Purpose: : Gold nanoparticles (GNPs) can transport various bimolecules such as plasmid DNA, nucleotides or peptides and are attractive candidates for gene delivery. We evaluated uptake, toxicity and gene delivery efficiency of gold nanoparticles conjugated to polyethyleneimine (PEI-GNP) or gum arabic (GA-AuNP) in normal and neovascularized rabbit corneas, in vivo.

Methods: : New Zealand White rabbits were used. Neovascularization in the cornea was induced by VEGF implanted in the cornea using micropocket assay. PEI-GNP (2-12nm) or GA-AuNP (6-30nm) or transfection solution (PEI-GNP+Plasmid expressing EGFP under control of CMV+chicken beta actin promoter; N/P 180) was topically applied on the naïve or neovascularized corneas using custom-designed cloning cylinder. Fluorescent microscopy, transmission electron microscopy (TEM), neutron activation atomic absorption spectrometry (NAA), silver staining, TUNEL, immunohistochemistry, stereomicroscopy, slit-lamp biomicroscopy techniques were used to evaluate toxicity, GNP uptake and clearance and health of the cornea.

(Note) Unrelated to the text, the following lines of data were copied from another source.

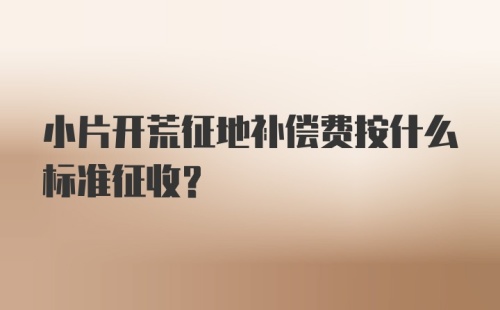 小片开荒征地补偿费按什么标准征收?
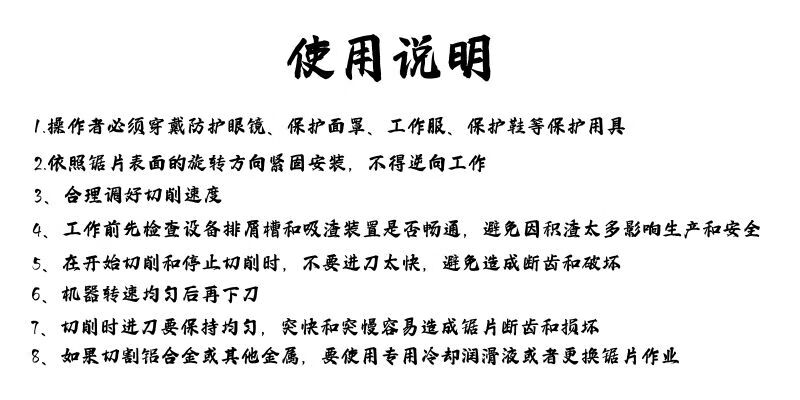 使用说明

1.操作者必须穿戴防护眼镜、保护面罩、工作服、保护鞋等保护用具

2.依照锯片表面的旋转方向紧固安装，不得逆向工作

3、合理调好切削速度

4、工作前先检查设备排屑槽和吸渣装置是否畅通，避免因积渣太多影响生产和安全

5、在开始切削和停止切削时，不要进刀太快，避免造成断齿和破坏

6、机器转速均匀后再下刀

7、切削时进刀要保持均匀，突快和突慢容易造成锯片断齿和损坏

8、如果切割铝合金或其他金属，要使用专用冷却润滑液或者更换锯片作业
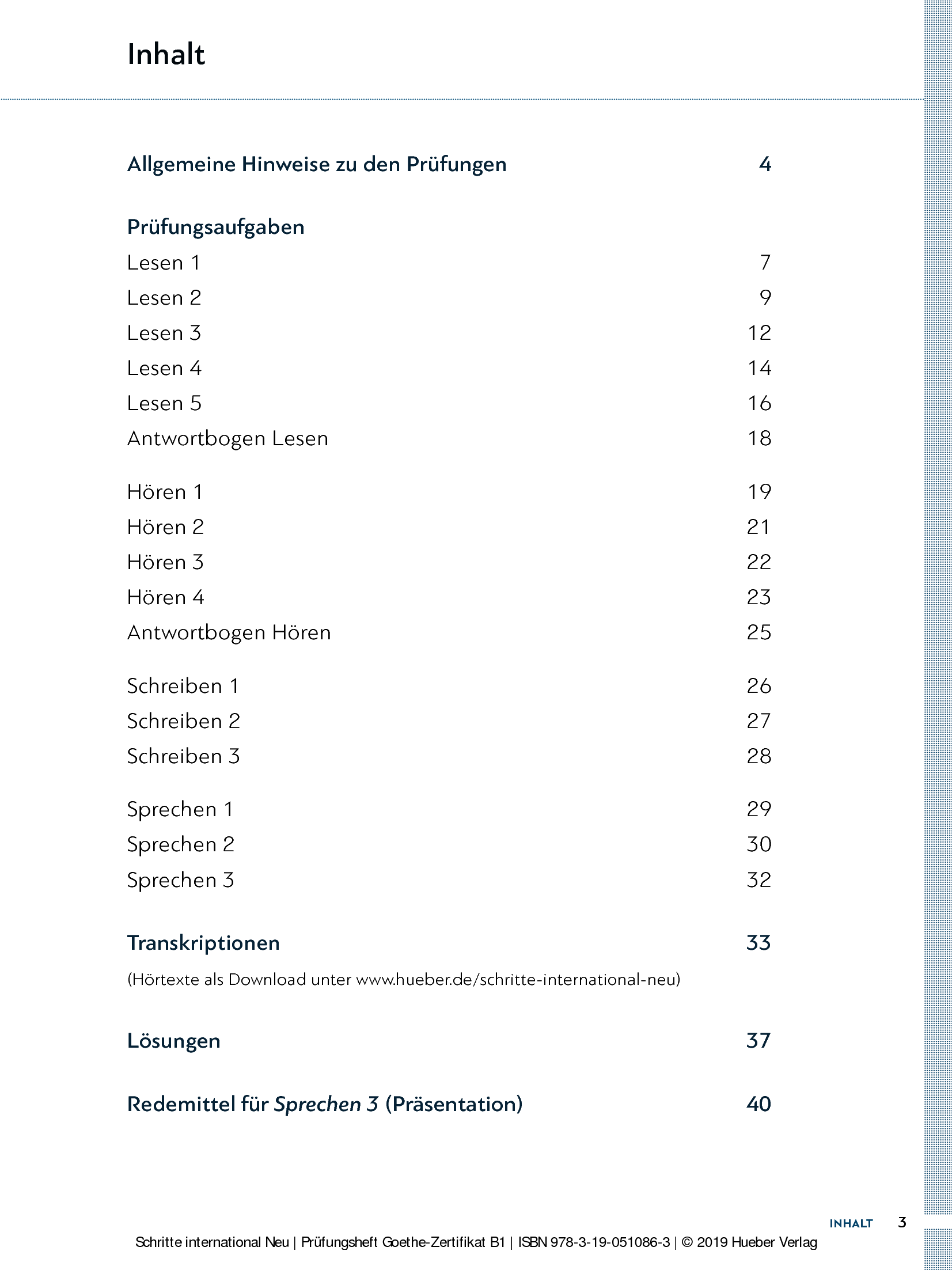 Inhalt

Allgemeine Hinweise zu den Prüfungen 4

Prüfungsaufgaben
Lesen 1 7
Lesen 2 9
Lesen 3 12
Lesen 4 14
Lesen 5 16
Antwortbogen Lesen 18

Hören 1 19
Hören 2 21
Hören 3 22
Hören 4 23
Antwortbogen Hören 25

Schreiben 1 26
Schreiben 2 27
Schreiben 3 28

Sprechen 1 29
Sprechen 2 30
Sprechen 3 32

Transkriptionen 33
(Hörtexte als Download unter www.hueber.de/schritte-international-neu)

Lösungen 37

Redemittel für Sprechen 3 (Präsentation) 40

INHALT 3
Schritte international Neu | Prüfungsheft Goethe-Zertifikat B1 | ISBN 978-3-19-051086-3 | © 2019 Hueber Verlag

Results: : Both, normal and neovascularized rabbit corneas showed high levels of GNP uptake. PEI-GNP treated corneas showed higher GNP levels compared to the GA-AuNP corneas. Decrease in GNP levels at 72 hours suggests that GNPs do not accumulate in the cornea and are probably getting cleared after unloading the DNA in the cells. TEM studies confirmed the presence of GNPs in cytosol and nucleus. Varied levels of TUNEL+, CD11b+ and F4/80+ cells were detected in the PEI-GNP or GA-AuNP treated corneas at two tested time points. Transfection solution applied corneas showed significant GFP expression in stroma.

Conclusions: : The tested GNPs can be used to deliver genes in the cornea. More studies are required to define GNPs' toxicity profile, in vivo uptake and clearance for the cornea.